**Exercise objective**
Can you convert the lines from the one containing "When you look" through the one containing "4. point 87,617", both ends included, into a Markdown table with the columns Row and Line text? Skip blank lines, and leave the pictures out.

**Records provided**

☆ ☆ ☆ ☆

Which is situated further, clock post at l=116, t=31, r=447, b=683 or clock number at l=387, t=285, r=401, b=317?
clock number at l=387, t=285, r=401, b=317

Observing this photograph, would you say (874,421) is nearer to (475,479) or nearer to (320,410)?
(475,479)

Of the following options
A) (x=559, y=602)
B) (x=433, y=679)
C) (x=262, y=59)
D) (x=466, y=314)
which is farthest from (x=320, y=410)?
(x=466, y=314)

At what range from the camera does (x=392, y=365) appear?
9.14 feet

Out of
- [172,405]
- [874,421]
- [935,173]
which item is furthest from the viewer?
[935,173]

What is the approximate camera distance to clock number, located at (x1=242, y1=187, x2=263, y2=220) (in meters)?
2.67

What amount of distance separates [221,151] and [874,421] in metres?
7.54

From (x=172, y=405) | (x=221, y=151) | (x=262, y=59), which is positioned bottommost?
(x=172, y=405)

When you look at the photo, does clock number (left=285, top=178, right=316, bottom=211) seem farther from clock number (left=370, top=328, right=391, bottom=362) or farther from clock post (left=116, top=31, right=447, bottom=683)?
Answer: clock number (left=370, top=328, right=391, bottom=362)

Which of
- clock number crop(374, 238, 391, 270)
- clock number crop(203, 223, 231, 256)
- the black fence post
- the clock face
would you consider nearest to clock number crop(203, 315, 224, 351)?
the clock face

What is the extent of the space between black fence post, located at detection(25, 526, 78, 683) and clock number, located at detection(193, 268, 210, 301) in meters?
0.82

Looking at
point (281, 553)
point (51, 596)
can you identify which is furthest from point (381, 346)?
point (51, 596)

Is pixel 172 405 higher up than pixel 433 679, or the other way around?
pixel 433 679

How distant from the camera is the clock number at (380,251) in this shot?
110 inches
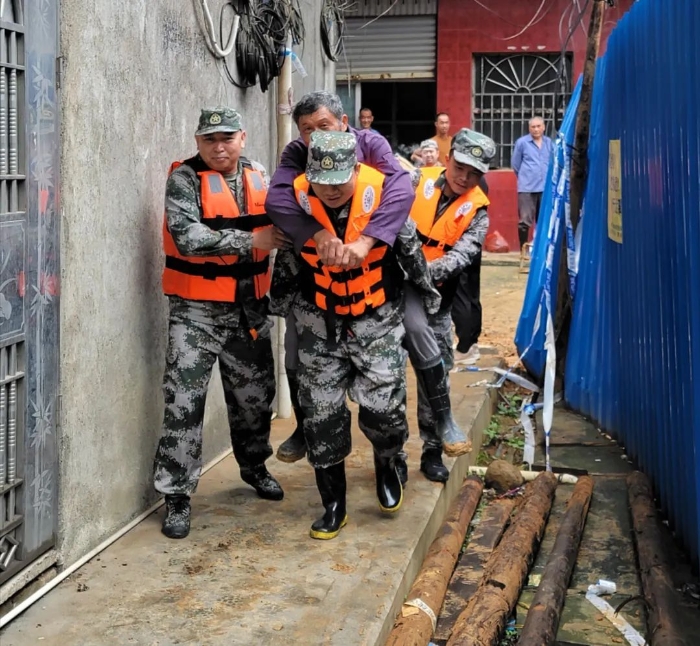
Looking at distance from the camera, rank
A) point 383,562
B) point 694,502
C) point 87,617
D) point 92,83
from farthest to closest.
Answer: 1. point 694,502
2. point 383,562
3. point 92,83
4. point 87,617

☆ ☆ ☆ ☆

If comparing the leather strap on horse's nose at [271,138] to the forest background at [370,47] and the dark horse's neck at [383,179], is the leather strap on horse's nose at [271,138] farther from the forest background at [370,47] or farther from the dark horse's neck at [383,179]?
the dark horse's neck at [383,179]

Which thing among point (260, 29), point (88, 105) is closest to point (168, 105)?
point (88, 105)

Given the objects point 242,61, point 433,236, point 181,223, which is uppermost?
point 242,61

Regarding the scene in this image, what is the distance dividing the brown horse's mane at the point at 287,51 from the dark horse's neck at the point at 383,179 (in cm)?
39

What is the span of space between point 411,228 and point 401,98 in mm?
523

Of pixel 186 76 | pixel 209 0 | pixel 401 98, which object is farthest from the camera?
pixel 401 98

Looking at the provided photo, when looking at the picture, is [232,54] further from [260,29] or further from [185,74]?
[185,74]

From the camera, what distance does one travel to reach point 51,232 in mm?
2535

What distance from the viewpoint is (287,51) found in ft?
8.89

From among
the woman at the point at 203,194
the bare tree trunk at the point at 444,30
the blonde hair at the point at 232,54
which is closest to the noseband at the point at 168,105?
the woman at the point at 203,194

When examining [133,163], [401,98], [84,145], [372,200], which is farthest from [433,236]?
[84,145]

☆ ☆ ☆ ☆

**Task response**
| Row | Line text |
|---|---|
| 1 | When you look at the photo, does clock number (left=285, top=178, right=316, bottom=211) seem farther from clock number (left=370, top=328, right=391, bottom=362) or farther from clock post (left=116, top=31, right=447, bottom=683)? |
| 2 | Answer: clock number (left=370, top=328, right=391, bottom=362) |
| 3 | Which of |
| 4 | - clock number crop(374, 238, 391, 270) |
| 5 | - clock number crop(203, 223, 231, 256) |
| 6 | - the black fence post |
| 7 | - the clock face |
| 8 | would you consider nearest to clock number crop(203, 315, 224, 351)? |
| 9 | the clock face |
| 10 | What is the extent of the space between black fence post, located at detection(25, 526, 78, 683) and clock number, located at detection(193, 268, 210, 301) in meters? |
| 11 | 0.82 |
| 12 | Looking at |
| 13 | point (281, 553) |
| 14 | point (51, 596) |
| 15 | can you identify which is furthest from point (381, 346)? |
| 16 | point (51, 596) |
| 17 | Is pixel 172 405 higher up than pixel 433 679, or the other way around? |
| 18 | pixel 433 679 |
| 19 | How distant from the camera is the clock number at (380,251) in this shot? |
| 20 | 110 inches |
| 21 | Looking at distance from the camera, rank |
| 22 | A) point 383,562 |
| 23 | B) point 694,502 |
| 24 | C) point 87,617 |
| 25 | D) point 92,83 |
| 26 | from farthest to closest. |
| 27 | Answer: 1. point 694,502 |
| 28 | 2. point 383,562 |
| 29 | 3. point 92,83 |
| 30 | 4. point 87,617 |